Sadly, more than a few boys in suits in the Liberal party room must have felt the time for a woman Liberal PM had not yet arrived. And that’s too bad for the Liberals: a Bishop prime ministership would have been a genuine political re-set — perhaps enough to halt Bill Shorten’s momentum.
Many a Queensland LNP MP will be disillusioned at Dutton’s defeat. Dutton challenged the PM this week largely because Turnbull’s prime ministership would have lost all eight Queensland LNP seats sitting at, or under, 4 per cent margins. A Dutton prime ministership — aimed not at Brisbane, Sydney or Melbourne but at a regional Australia (and especially Queensland) panicked by electricity prices, immigration and national security — might have saved most of those, including Dutton’s own.

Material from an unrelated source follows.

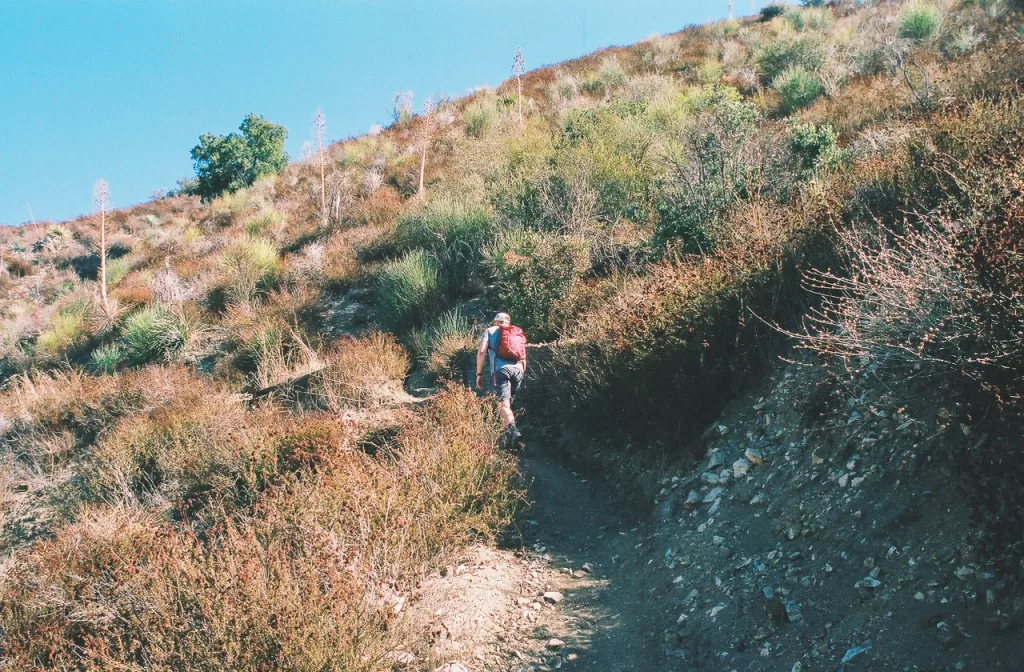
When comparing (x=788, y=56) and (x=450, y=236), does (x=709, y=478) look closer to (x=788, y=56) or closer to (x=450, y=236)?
(x=450, y=236)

But now we have an evangelical Christian and fiscally austere PM who resembles a prime ministerial template even Liberal Party founder Robert Menzies would be proud of. Ideologically and behaviourally closer to John Howard than either Turnbull or Tony Abbott — Morrison this week rejected Dutton’s populist call to remove the GST on power bills. Morrison’s “responsibly centrist” position may yet save most of the 20 seats that were, until last weekend, heading to Labor.
The problem for Queensland’s LNP MPs is that fiscal austerity is about as popular in the cash-poor regions as Turnbull’s innovation — itself only slightly more popular than ebola. Morrison might save a swath of seats south of the Tweed, but he might save only a couple north of Caboolture.
The issues facing (especially regional) Queensland are obvious: power costs first, strong and stable leadership second and substantial services third. Morrison as PM must therefore waste no time in touring regional Queensland — always the key battleground state — to talk up cost of living, jobs, leadership and health spending.
Will it be enough to save the Coalition overall? Probably not. Labor needs just seven seats to form government at the next election and it’s difficult to see how an already annoyed Australia, now infuriated over internal party squabbling, can forgive the Liberals in time when the party remains so evenly and deeply divided.
Of course, timing is everything. A snap election for October or November might capitalise on any goodwill for Morrison. But waiting till May will prove disastrous.
Dr Paul Williams is senior lecturer at Griffith University.